Dataset entries

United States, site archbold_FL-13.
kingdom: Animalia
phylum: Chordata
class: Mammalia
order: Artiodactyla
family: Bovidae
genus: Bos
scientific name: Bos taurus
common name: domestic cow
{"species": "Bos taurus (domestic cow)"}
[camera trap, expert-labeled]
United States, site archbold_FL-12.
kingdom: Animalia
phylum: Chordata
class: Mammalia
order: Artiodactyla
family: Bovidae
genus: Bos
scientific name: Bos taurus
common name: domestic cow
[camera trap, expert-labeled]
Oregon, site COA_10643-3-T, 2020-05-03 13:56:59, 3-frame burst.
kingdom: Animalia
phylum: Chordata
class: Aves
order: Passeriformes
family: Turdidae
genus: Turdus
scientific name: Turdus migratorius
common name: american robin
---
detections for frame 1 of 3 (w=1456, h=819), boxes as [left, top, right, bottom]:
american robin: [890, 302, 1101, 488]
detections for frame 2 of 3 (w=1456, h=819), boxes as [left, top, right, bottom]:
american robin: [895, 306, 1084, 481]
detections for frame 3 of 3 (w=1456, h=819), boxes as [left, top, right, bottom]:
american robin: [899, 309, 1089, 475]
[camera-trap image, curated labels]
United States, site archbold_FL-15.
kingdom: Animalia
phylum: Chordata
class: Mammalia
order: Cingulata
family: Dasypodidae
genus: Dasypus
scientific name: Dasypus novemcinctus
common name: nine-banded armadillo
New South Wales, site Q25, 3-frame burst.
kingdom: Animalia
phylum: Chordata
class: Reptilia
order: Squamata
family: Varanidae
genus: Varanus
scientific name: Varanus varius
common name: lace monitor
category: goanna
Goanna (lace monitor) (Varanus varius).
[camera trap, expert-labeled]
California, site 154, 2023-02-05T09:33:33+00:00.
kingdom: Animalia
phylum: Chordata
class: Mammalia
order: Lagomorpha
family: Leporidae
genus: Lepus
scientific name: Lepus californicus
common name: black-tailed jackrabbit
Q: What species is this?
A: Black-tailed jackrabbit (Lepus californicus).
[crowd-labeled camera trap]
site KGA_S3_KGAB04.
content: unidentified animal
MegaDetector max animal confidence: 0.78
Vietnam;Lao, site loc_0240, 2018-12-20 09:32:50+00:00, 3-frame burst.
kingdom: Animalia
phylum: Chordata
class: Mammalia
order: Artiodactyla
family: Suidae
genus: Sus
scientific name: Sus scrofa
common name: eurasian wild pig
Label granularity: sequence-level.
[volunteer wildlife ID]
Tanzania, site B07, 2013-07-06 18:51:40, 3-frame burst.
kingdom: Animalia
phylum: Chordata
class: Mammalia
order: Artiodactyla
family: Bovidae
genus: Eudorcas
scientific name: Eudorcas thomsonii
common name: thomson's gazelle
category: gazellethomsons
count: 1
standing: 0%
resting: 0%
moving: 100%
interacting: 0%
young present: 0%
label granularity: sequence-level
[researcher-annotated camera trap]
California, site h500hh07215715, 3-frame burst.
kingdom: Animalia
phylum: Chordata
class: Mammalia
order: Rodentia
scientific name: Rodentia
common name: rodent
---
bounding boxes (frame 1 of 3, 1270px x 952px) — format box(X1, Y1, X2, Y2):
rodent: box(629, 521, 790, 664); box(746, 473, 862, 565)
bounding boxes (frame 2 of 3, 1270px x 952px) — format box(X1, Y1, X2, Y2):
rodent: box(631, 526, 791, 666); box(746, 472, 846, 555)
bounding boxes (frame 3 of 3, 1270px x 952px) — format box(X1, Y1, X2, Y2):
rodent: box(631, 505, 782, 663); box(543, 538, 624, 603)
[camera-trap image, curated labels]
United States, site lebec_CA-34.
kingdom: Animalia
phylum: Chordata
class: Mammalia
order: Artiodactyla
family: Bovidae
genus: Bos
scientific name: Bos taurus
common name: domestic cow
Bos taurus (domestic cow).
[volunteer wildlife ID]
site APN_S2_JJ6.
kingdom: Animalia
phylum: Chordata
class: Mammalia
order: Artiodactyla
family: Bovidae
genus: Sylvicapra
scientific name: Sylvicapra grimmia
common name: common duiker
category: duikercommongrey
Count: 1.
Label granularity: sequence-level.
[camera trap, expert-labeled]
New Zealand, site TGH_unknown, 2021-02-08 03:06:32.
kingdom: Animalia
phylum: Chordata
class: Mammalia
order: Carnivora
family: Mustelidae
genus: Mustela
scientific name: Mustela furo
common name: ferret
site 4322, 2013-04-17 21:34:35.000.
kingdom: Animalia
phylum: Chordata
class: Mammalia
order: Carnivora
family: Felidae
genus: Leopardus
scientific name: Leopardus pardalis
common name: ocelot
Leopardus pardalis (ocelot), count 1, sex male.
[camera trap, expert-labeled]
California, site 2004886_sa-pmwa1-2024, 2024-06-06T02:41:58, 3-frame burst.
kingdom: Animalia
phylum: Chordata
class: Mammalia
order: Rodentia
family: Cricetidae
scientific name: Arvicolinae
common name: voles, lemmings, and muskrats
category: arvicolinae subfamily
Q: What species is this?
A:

[Task prompt]
The records above need to be duplicated. Keep every word unchanged.

[Task answer]
United States, site archbold_FL-13.
kingdom: Animalia
phylum: Chordata
class: Mammalia
order: Artiodactyla
family: Bovidae
genus: Bos
scientific name: Bos taurus
common name: domestic cow
{"species": "Bos taurus (domestic cow)"}
[camera trap, expert-labeled]
United States, site archbold_FL-12.
kingdom: Animalia
phylum: Chordata
class: Mammalia
order: Artiodactyla
family: Bovidae
genus: Bos
scientific name: Bos taurus
common name: domestic cow
[camera trap, expert-labeled]
Oregon, site COA_10643-3-T, 2020-05-03 13:56:59, 3-frame burst.
kingdom: Animalia
phylum: Chordata
class: Aves
order: Passeriformes
family: Turdidae
genus: Turdus
scientific name: Turdus migratorius
common name: american robin
---
detections for frame 1 of 3 (w=1456, h=819), boxes as [left, top, right, bottom]:
american robin: [890, 302, 1101, 488]
detections for frame 2 of 3 (w=1456, h=819), boxes as [left, top, right, bottom]:
american robin: [895, 306, 1084, 481]
detections for frame 3 of 3 (w=1456, h=819), boxes as [left, top, right, bottom]:
american robin: [899, 309, 1089, 475]
[camera-trap image, curated labels]
United States, site archbold_FL-15.
kingdom: Animalia
phylum: Chordata
class: Mammalia
order: Cingulata
family: Dasypodidae
genus: Dasypus
scientific name: Dasypus novemcinctus
common name: nine-banded armadillo
New South Wales, site Q25, 3-frame burst.
kingdom: Animalia
phylum: Chordata
class: Reptilia
order: Squamata
family: Varanidae
genus: Varanus
scientific name: Varanus varius
common name: lace monitor
category: goanna
Goanna (lace monitor) (Varanus varius).
[camera trap, expert-labeled]
California, site 154, 2023-02-05T09:33:33+00:00.
kingdom: Animalia
phylum: Chordata
class: Mammalia
order: Lagomorpha
family: Leporidae
genus: Lepus
scientific name: Lepus californicus
common name: black-tailed jackrabbit
Q: What species is this?
A: Black-tailed jackrabbit (Lepus californicus).
[crowd-labeled camera trap]
site KGA_S3_KGAB04.
content: unidentified animal
MegaDetector max animal confidence: 0.78
Vietnam;Lao, site loc_0240, 2018-12-20 09:32:50+00:00, 3-frame burst.
kingdom: Animalia
phylum: Chordata
class: Mammalia
order: Artiodactyla
family: Suidae
genus: Sus
scientific name: Sus scrofa
common name: eurasian wild pig
Label granularity: sequence-level.
[volunteer wildlife ID]
Tanzania, site B07, 2013-07-06 18:51:40, 3-frame burst.
kingdom: Animalia
phylum: Chordata
class: Mammalia
order: Artiodactyla
family: Bovidae
genus: Eudorcas
scientific name: Eudorcas thomsonii
common name: thomson's gazelle
category: gazellethomsons
count: 1
standing: 0%
resting: 0%
moving: 100%
interacting: 0%
young present: 0%
label granularity: sequence-level
[researcher-annotated camera trap]
California, site h500hh07215715, 3-frame burst.
kingdom: Animalia
phylum: Chordata
class: Mammalia
order: Rodentia
scientific name: Rodentia
common name: rodent
---
bounding boxes (frame 1 of 3, 1270px x 952px) — format box(X1, Y1, X2, Y2):
rodent: box(629, 521, 790, 664); box(746, 473, 862, 565)
bounding boxes (frame 2 of 3, 1270px x 952px) — format box(X1, Y1, X2, Y2):
rodent: box(631, 526, 791, 666); box(746, 472, 846, 555)
bounding boxes (frame 3 of 3, 1270px x 952px) — format box(X1, Y1, X2, Y2):
rodent: box(631, 505, 782, 663); box(543, 538, 624, 603)
[camera-trap image, curated labels]
United States, site lebec_CA-34.
kingdom: Animalia
phylum: Chordata
class: Mammalia
order: Artiodactyla
family: Bovidae
genus: Bos
scientific name: Bos taurus
common name: domestic cow
Bos taurus (domestic cow).
[volunteer wildlife ID]
site APN_S2_JJ6.
kingdom: Animalia
phylum: Chordata
class: Mammalia
order: Artiodactyla
family: Bovidae
genus: Sylvicapra
scientific name: Sylvicapra grimmia
common name: common duiker
category: duikercommongrey
Count: 1.
Label granularity: sequence-level.
[camera trap, expert-labeled]
New Zealand, site TGH_unknown, 2021-02-08 03:06:32.
kingdom: Animalia
phylum: Chordata
class: Mammalia
order: Carnivora
family: Mustelidae
genus: Mustela
scientific name: Mustela furo
common name: ferret
site 4322, 2013-04-17 21:34:35.000.
kingdom: Animalia
phylum: Chordata
class: Mammalia
order: Carnivora
family: Felidae
genus: Leopardus
scientific name: Leopardus pardalis
common name: ocelot
Leopardus pardalis (ocelot), count 1, sex male.
[camera trap, expert-labeled]
California, site 2004886_sa-pmwa1-2024, 2024-06-06T02:41:58, 3-frame burst.
kingdom: Animalia
phylum: Chordata
class: Mammalia
order: Rodentia
family: Cricetidae
scientific name: Arvicolinae
common name: voles, lemmings, and muskrats
category: arvicolinae subfamily
Q: What species is this?
A:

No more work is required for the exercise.